> The explanation is rather simple - hardware is always "on the premise", yours ...

babo · on March 16, 2015

I would like to know the cost calculation after a year or two. With a handful of servers it's easy to get the false impression that HW failures are rare.

kovyrin · on March 16, 2015

Oh, there wasn't a handful of servers after we finished the migration (we have migrated a bit late IMO, so we had a lot of traffic even back then). And today, with much larger infrastructure, with hardware clusters specifically tailored to our customers needs, etc I'm pretty sure the same infrastructure on EC2 would cost more than 2x.

(Update) Re: failures - with a ~50 servers we see a hardware issue (disk dead in a RAID or an ECC memory failure) about once a month or so. None of those failures caused a single outage (RAID and ECC RAM FTW) so far.

nasalgoat · on March 16, 2015

I ran several dozen Dell blade enclosures fully maxed out - well over 300 server blades - and in 3 years I had two disk failures, none of which were critical. Hardware is pretty reliable these days.

babo · on March 16, 2015

How do you monitor HW and network failures and how do you notify SoftLayer? Is that 1-2 hours replacement time true for each components of your server fleet?

kovyrin · on March 16, 2015

1-2 hours is their new server provisioning time. For HW issues we use nagios (that checks raid health and ECC memory health regularly) and at the moment we just file a ticket with SL about the issue showing them the output from our monitoring. They react within an hour and HW replacement is usually performed within an few hours after that (usually limited by our ability to quickly move our load away from a box to let them work on it).

phil21 · on March 16, 2015

HW failures are rare. At least hardware failures that matter. Disks in a RAID set dying or redundant power supply failures are not critical, and even those are more rare than you would generally expect them to be. With a bit of standardization it's incredibly cheap to keep a pool of spares handy and RMA the failed components at a leisurely pace.

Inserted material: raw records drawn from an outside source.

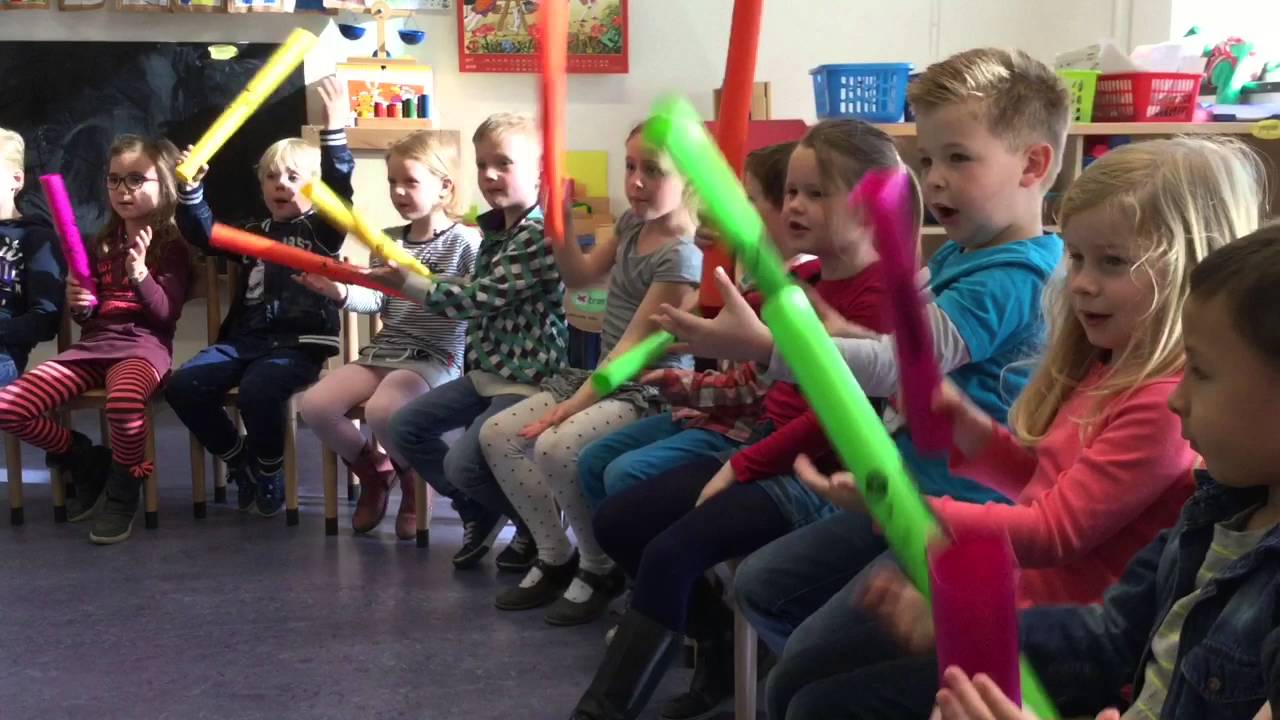Workshop boomwhackers door Joran van Scala groep 1a en 2a Stadskwartier Meppel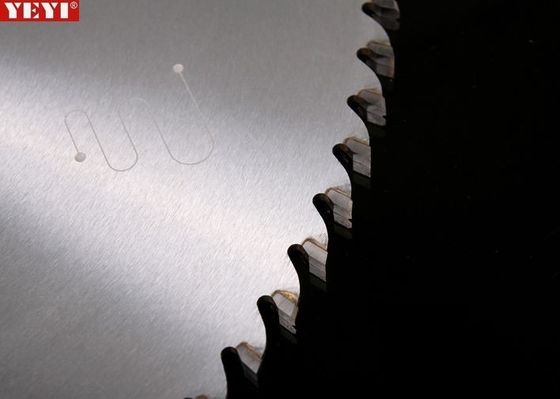 TCT の回状を交換する SKS 日本の鋼鉄テーブルは Chipboard の合板の切断については鋸歯を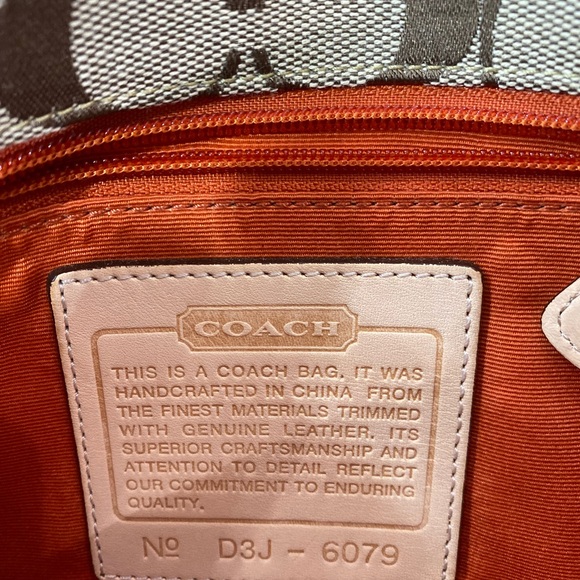 Coach 6079 Signature Crossbody Bag Tan leather Trim - Picture 4 of 10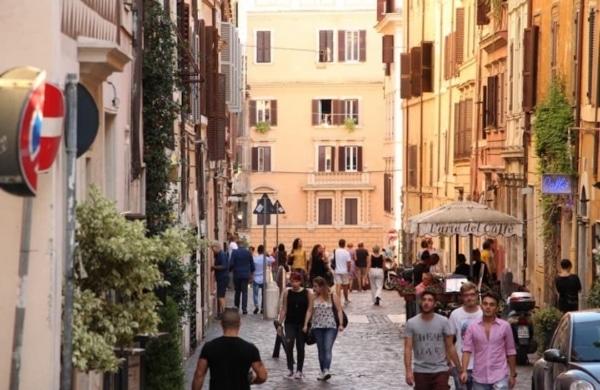 Via del Boschetto à Rome avec des touristes qui se promènent.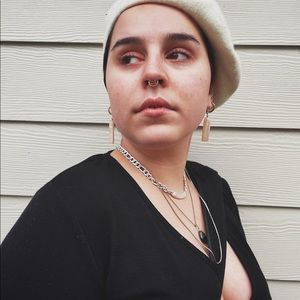 hi there ! im dylan <3 offers & bundles <3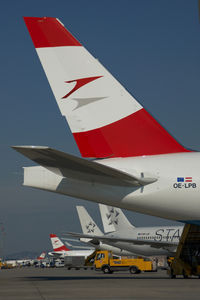 OE-LPB @ VIE - Austrian Airlines Boeing 777-200 - by Yakfreak - VAP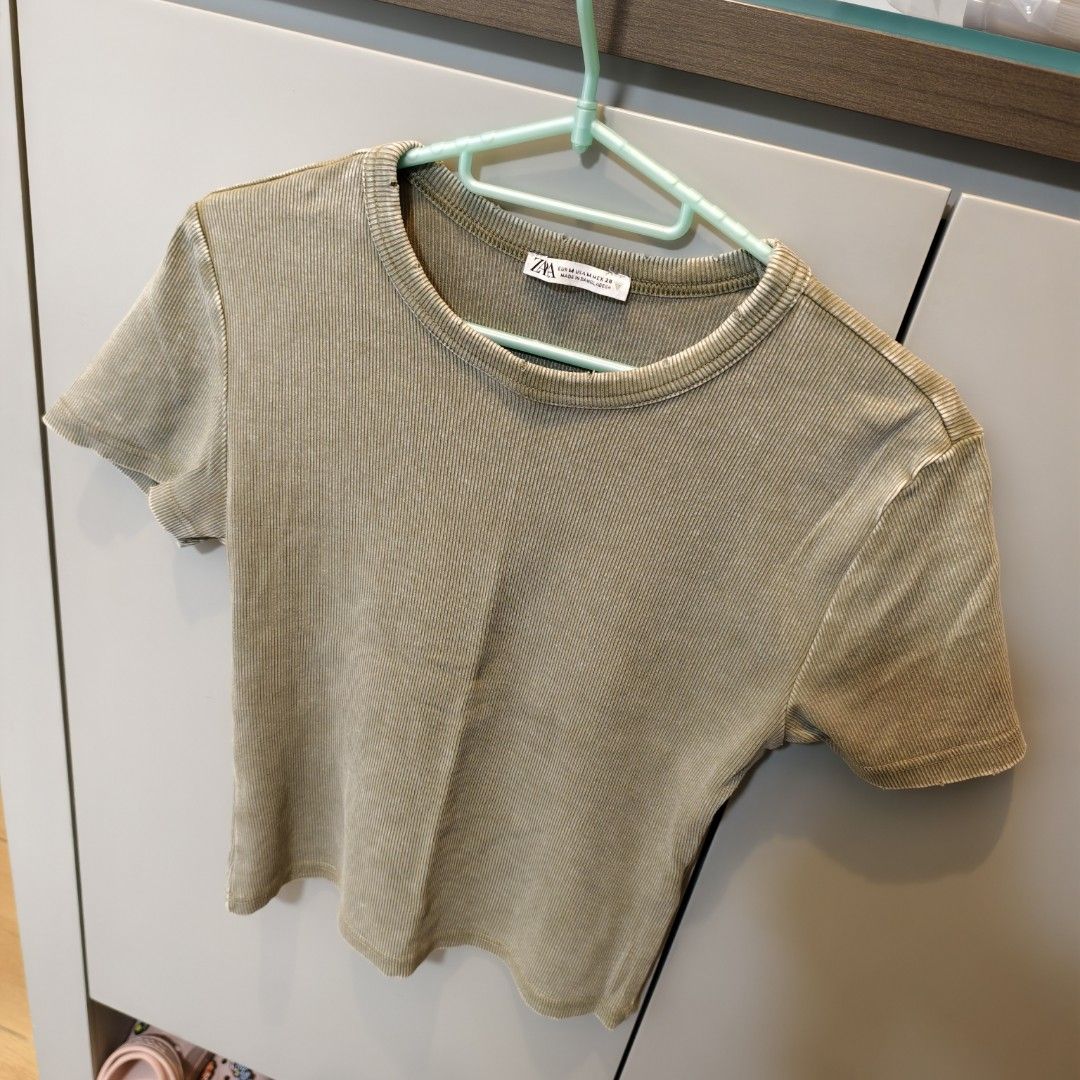 Zara Tee T-shirt 上衣 短袖 （分類：T-shirt）位於 Hong Kong。 由 black1638 提交（商品編號 1452058329，圖片 2）。簡介： 。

Plus, you're still engineering your applications to be just as fault-tolerant as if they were running in cloud, right? The only difference is you are not paying the virtualization overhead tax. A single server dying should leave you in a no less redundant state than a single VM dying. They should also be nearly as easily deployable.

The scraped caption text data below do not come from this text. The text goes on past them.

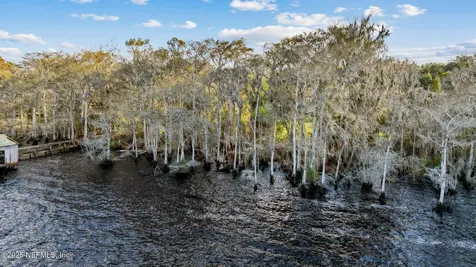 127 Duck Drive Crescent City FL 32112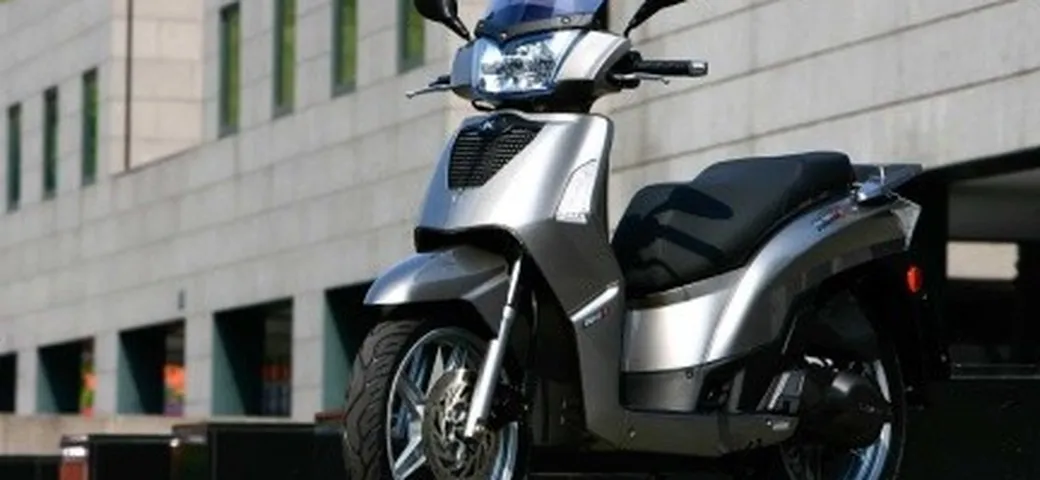 Si allarga la famiglia Kymco People S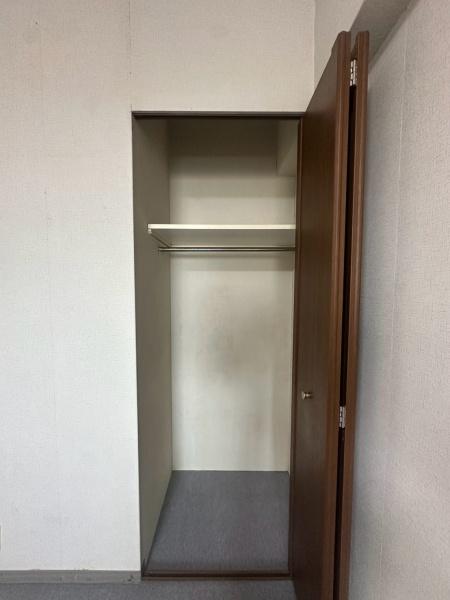 オークヒルズ香里四番館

This is based off my personal experience in datacenters with 5,000-10,000 installed servers. Anything other than a PSU or HDD failure is exceedingly rare.

Negitivefrags · on March 16, 2015

We have 100 physical servers and hardware failures really are very rare. Very rare.

In fact over 4 years we have only had 3 hard drives fail and no other hardware failures.

geoka9 · on March 17, 2015

Do you have any plans on replacing your hard drives as they get old? Or you just wait for them to fail?

gpapilion · on March 16, 2015

Generally I'd say the extra cost savings come from the lack of software needed to support the amazon style apis. They may have also made a multi year commitment, which would also further drive the cost down.